=== Records for processing ===
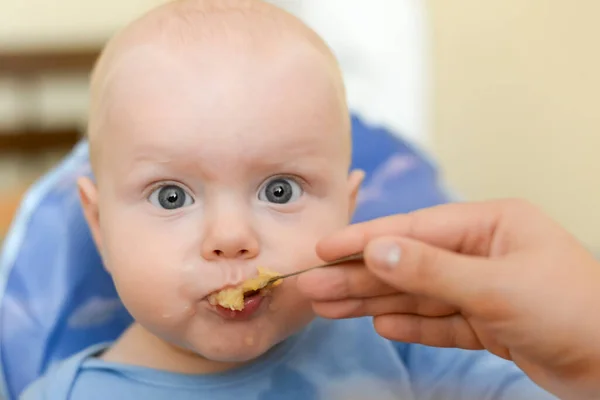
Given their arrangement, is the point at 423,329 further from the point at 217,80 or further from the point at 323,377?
the point at 217,80

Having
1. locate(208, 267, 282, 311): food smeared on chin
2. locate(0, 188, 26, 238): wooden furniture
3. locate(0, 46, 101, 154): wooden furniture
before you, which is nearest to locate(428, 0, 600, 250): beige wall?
locate(0, 46, 101, 154): wooden furniture

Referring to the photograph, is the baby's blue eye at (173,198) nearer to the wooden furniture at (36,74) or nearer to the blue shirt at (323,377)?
the blue shirt at (323,377)

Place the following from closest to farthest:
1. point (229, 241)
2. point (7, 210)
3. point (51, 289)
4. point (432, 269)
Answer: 1. point (432, 269)
2. point (229, 241)
3. point (51, 289)
4. point (7, 210)

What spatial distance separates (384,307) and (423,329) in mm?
43

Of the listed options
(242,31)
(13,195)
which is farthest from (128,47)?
(13,195)

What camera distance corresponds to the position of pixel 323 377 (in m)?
0.77

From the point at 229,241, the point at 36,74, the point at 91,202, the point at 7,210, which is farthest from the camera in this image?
the point at 36,74

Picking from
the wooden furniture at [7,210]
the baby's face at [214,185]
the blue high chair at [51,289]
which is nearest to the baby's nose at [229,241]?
the baby's face at [214,185]

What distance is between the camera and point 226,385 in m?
0.73

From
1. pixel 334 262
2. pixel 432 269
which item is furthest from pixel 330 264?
pixel 432 269

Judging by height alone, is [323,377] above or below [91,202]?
below

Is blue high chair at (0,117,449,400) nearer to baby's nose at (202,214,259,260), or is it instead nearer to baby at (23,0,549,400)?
baby at (23,0,549,400)

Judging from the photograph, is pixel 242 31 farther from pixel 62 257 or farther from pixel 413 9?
pixel 413 9

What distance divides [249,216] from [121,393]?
27 centimetres
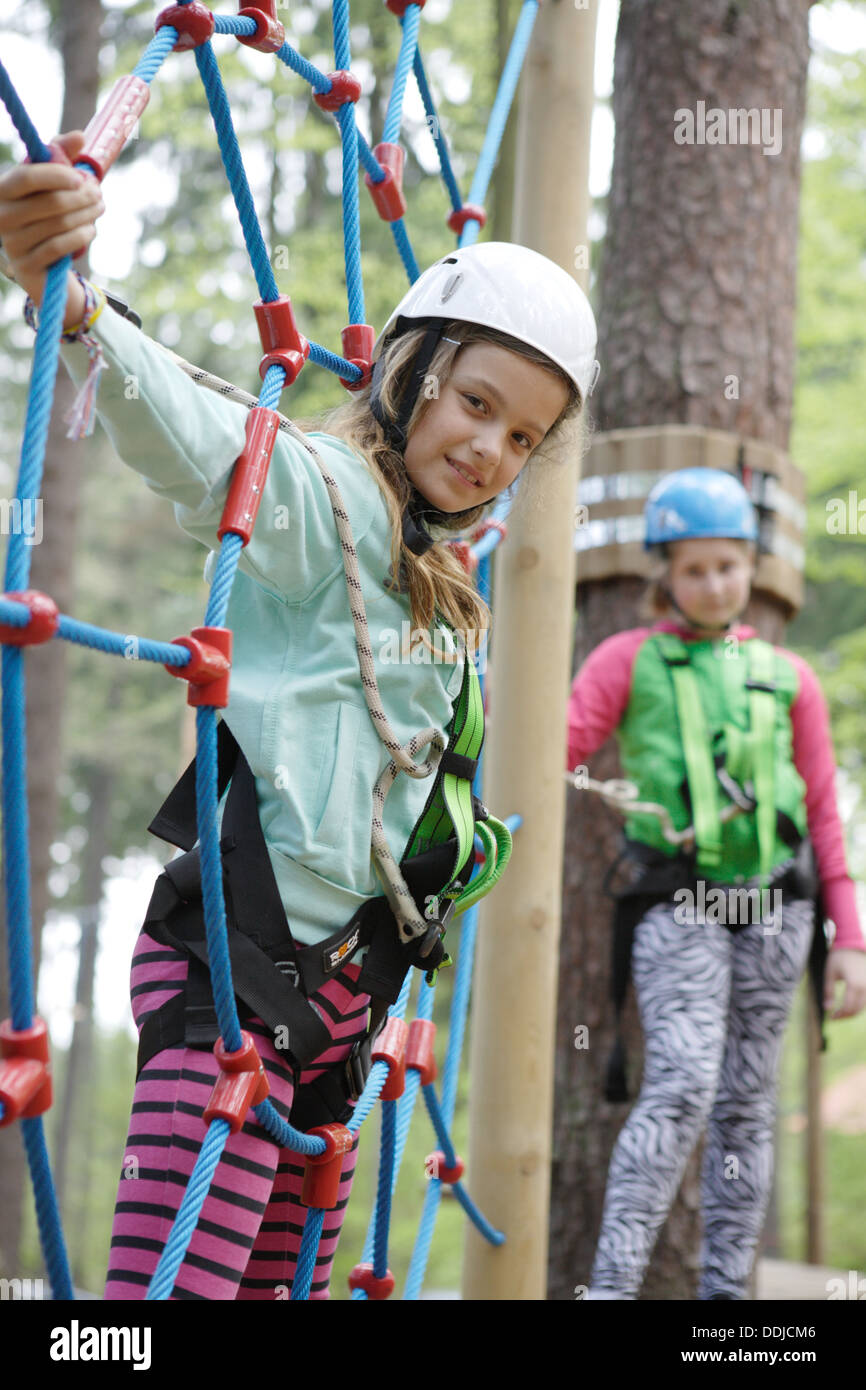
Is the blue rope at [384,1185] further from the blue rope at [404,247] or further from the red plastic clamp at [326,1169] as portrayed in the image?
the blue rope at [404,247]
===
Description of the task: Reproduce all of the material above word for word, omitting the pictures.

Full response:
Given their arrangement, is the point at 423,329 further from the point at 217,80 or further from the point at 323,377?
the point at 217,80

Having
1. locate(208, 267, 282, 311): food smeared on chin
2. locate(0, 188, 26, 238): wooden furniture
3. locate(0, 46, 101, 154): wooden furniture
before you, which is nearest to locate(428, 0, 600, 250): beige wall?
locate(0, 46, 101, 154): wooden furniture

Referring to the photograph, is the baby's blue eye at (173,198) nearer to the wooden furniture at (36,74) or nearer to the blue shirt at (323,377)?
the blue shirt at (323,377)

Place the following from closest to farthest:
1. point (229, 241)
2. point (7, 210)
3. point (51, 289)
4. point (432, 269)
Answer: 1. point (432, 269)
2. point (229, 241)
3. point (51, 289)
4. point (7, 210)

What spatial distance separates (384,307) and (423,329) in mm?
43

Of the listed options
(242,31)
(13,195)
which is farthest from (128,47)?
(13,195)

What camera distance corresponds to the position of pixel 323 377 (in m)?
0.77

From the point at 229,241, the point at 36,74, the point at 91,202, the point at 7,210, which is farthest from the camera in this image?
the point at 36,74

Picking from
the wooden furniture at [7,210]
the baby's face at [214,185]
the blue high chair at [51,289]
which is nearest to the baby's nose at [229,241]?
the baby's face at [214,185]

What distance is between the camera and point 226,385 in m?
0.73

From
1. pixel 334 262
2. pixel 432 269
which item is furthest from pixel 330 264?
pixel 432 269

Judging by height alone, is [323,377] above or below [91,202]?
below

Is blue high chair at (0,117,449,400) nearer to baby's nose at (202,214,259,260), or is it instead nearer to baby at (23,0,549,400)?
baby at (23,0,549,400)

Judging from the photograph, is pixel 242 31 farther from pixel 62 257 or farther from pixel 413 9?
pixel 413 9

What distance divides [249,216] from [121,393]?
27 centimetres
Is the blue rope at [384,1185] further from the blue rope at [404,247] or further from the red plastic clamp at [326,1169] as portrayed in the image?
the blue rope at [404,247]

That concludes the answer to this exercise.